The reaction from aldehyde to amine occurs in 3 distinct steps:
1) A Baylis-Hillman reaction is first used to couple an aryl aldehyde with acrylamide using a tertiary amine base like
DMAP (4-dimethylaminopyridine) or DABCO/TEDA (triethylenediamine).
Acrylamide is an industrial chemical used to make polymers, it is also associated with burnt food.
2) A modified Hofmann rearrangement is then performed.
Unlike the "regular" Hofmann reaction, it is important to note that the final product is not an amine.
The intermediate isocyanate will not undergo hydrolysis by water to form the carbamic acid which is then decarboxylated to give the amine.
Instead, the benzyl alcohol formed in step 1 will undergo an intramolecular cyclization forming a 5 membered carbamate ring (which is both an ester and an amide).
A series of rapid proton swaps occur which then isomerize the unconjugated oxazolidone to the more stable conjugated oxazolone.
3) In the final step a palladium on carbon reduction is performed using 3 equivalents of hydrogen gas.
The first equivalent of hydrogen is used to break open the oxazolone ring, producing a formate ester and an imine which are then
reduced by the remaining 2 equivalents of hydrogen. The desired amine is formed along with formic acid as a byproduct.
It is possible that this reaction is already known within the clandestine scene(albeit a very well kept secret),
however, I dare to say the reaction is "novel" because I have never heard any discussions/documented reports of this reaction on any similar forums or in the literature.
The precise mechanism of the reaction is unknown although I gave my best attempt at elucidating the mechanism.
If you disagree with my mechanistic assumptions please explain your thoughts/criticisms with sound reasoning in the comments.
Your feedback is very much appreciated.
Literature evidence:
[1] Pedro Molina, Alberto Tarraga, in the book "Comprehensive Organic Functional Group Transformations", 1995, ISBN: 978-0-08-044705-6
"lead tetra-acetate in pyridine has been found to provide a mild procedure for effecting a rapid, high-yield, Hofmann-like rearrangement of β-hydroxy primary amides to 2-oxazolidinones, via the corresponding β-hydroxyisocyanate"
[2] Shinobu Hazama, S. Ichikawa, Fumihiro Yonebayashi, in the Japanese Journal of Forensic Science and Technology, 2008, DOI: 10.3408/jafst.13.67
"We developed a new and convenient method for the synthesis of levo-Methamphetamine using d-norephedrine (d-NE) as a starting material. d-NE was treated with 1,1-carbonyldiimidazole to produce the corresponding cyclic carbamate, and the product was treated with sodium hydride and iodomethane to form mono-N-methylated amine derivative, which was treated with palladium on activated carbon in hydrogen atmosphere for catalytic reduction. After the addition of aqueous hydrogen chloride (HCl), l-MA was obtained as its HCl salt (total yield 58%)"
Literature Mechanism/Reaction Scheme:
Proposed (Hypothetical) Mechanism/Reaction Scheme:
Questions that still need answering:
1) What are the exact reaction conditions (temp, conc, rxn time etc...) and reagents required for this reaction to work?
2) What are the work up conditions required to purify each intermediate?
3) I'm not sure how much testing and iterative development occurs on this forum.
Is anyone on the forum with a proper lab space willing to try this out and give feedback? I don't have the means to test this myself.
4) Is the reaction mechanistically sound? Does the reaction actually exist or did I just pull this out my a**?
5) Does a procedure already exist for this reaction? If so where can I find it?

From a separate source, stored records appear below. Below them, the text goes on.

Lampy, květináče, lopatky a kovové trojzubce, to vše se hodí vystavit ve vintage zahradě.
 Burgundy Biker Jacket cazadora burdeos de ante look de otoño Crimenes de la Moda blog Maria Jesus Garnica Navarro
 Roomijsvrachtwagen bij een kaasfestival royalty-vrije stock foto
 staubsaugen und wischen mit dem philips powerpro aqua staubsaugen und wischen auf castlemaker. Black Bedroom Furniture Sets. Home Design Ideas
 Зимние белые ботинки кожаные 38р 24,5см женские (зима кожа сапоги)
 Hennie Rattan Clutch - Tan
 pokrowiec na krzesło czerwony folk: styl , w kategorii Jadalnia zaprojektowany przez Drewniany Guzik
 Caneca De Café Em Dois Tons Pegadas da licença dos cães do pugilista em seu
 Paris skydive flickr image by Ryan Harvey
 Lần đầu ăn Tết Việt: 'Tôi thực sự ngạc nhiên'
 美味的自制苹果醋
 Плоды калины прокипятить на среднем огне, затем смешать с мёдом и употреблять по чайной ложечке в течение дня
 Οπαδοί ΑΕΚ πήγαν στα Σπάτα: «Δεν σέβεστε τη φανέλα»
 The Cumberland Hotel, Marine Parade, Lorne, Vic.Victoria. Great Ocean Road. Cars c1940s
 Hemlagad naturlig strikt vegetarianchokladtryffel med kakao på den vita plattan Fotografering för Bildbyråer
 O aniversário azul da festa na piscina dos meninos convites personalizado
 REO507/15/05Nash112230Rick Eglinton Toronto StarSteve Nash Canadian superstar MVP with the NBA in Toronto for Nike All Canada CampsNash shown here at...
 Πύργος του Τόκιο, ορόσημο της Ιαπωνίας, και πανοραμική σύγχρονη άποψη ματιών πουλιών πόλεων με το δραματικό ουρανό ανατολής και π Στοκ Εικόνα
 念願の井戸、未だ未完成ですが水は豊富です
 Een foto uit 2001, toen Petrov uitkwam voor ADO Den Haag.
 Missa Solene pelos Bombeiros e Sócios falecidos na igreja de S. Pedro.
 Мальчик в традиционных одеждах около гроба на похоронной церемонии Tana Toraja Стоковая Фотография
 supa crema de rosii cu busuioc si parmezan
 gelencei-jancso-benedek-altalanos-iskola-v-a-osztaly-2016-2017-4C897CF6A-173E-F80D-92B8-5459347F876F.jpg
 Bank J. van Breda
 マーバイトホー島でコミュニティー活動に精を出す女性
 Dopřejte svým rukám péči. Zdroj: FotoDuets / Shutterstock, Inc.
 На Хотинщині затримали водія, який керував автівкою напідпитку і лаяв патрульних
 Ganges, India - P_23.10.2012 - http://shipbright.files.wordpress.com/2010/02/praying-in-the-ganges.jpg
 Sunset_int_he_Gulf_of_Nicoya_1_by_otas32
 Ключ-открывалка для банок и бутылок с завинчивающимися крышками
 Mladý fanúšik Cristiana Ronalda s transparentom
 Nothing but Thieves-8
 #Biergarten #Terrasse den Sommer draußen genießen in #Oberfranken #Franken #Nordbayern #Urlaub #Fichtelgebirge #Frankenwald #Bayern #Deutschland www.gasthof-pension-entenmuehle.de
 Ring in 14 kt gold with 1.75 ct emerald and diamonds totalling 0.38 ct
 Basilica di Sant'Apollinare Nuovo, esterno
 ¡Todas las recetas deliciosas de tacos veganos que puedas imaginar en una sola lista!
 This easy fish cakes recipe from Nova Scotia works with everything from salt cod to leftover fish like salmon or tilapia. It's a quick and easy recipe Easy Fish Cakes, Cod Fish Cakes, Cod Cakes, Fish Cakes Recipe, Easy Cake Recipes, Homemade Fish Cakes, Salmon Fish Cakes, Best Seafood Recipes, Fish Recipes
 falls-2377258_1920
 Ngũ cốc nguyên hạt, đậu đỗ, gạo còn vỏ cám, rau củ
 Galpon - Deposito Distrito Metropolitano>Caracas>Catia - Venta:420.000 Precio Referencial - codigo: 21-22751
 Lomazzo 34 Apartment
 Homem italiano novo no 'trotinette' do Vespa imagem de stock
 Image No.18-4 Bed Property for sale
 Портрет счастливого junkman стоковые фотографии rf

6) Can the reaction scheme be modified to also include the synthesis of n-methylated derivates (similar to the example I showed in the literature).
7) Can alternate reagents to lead tetra-acetate be used to induce the cyclization step? I feel like
hypochlorite won't work because it would also oxidize the benzyl alcohol to the ketone/phenone.
8) Can other tertiary amines like triethylamine be used other than DMAP and DABCO?
9) Are there any noteworthy side reactions that would decrease the purity of the final product?
10) Will the reduction produce a racemic amine or will it preferentially favour one stereoisomer over the other?
This is my first post on this forum so I'm not sure what feedback to expect.
Thank you for reading.
A certain vendor online (that shall not be named) appears to be suggesting a "novel" route to phenethylamines.
The reaction from aldehyde to amine occurs in 3 distinct steps:
1) A Baylis-Hillman reaction is first used to couple an aryl aldehyde with acrylamide using a tertiary amine base like
DMAP (4-dimethylaminopyridine) or DABCO/TEDA (triethylenediamine).
Acrylamide is an industrial chemical used to make polymers, it is also associated with burnt food.
2) A modified Hofmann rearrangement is then performed.
Unlike the "regular" Hofmann reaction, it is important to note that the final product is not an amine.
The intermediate isocyanate will not undergo hydrolysis by water to form the carbamic acid which is then decarboxylated to give the amine.
Instead, the benzyl alcohol formed in step 1 will undergo an intramolecular cyclization forming a 5 membered carbamate ring (which is both an ester and an amide).
A series of rapid proton swaps occur which then isomerize the unconjugated oxazolidone to the more stable conjugated oxazolone.
3) In the final step a palladium on carbon reduction is performed using 3 equivalents of hydrogen gas.
The first equivalent of hydrogen is used to break open the oxazolone ring, producing a formate ester and an imine which are then
reduced by the remaining 2 equivalents of hydrogen. The desired amine is formed along with formic acid as a byproduct.
It is possible that this reaction is already known within the clandestine scene(albeit a very well kept secret),
however, I dare to say the reaction is "novel" because I have never heard any discussions/documented reports of this reaction on any similar forums or in the literature.
The precise mechanism of the reaction is unknown although I gave my best attempt at elucidating the mechanism.
If you disagree with my mechanistic assumptions please explain your thoughts/criticisms with sound reasoning in the comments.
Your feedback is very much appreciated.
Literature evidence:
[1] Pedro Molina, Alberto Tarraga, in the book "Comprehensive Organic Functional Group Transformations", 1995, ISBN: 978-0-08-044705-6
"lead tetra-acetate in pyridine has been found to provide a mild procedure for effecting a rapid, high-yield, Hofmann-like rearrangement of β-hydroxy primary amides to 2-oxazolidinones, via the corresponding β-hydroxyisocyanate"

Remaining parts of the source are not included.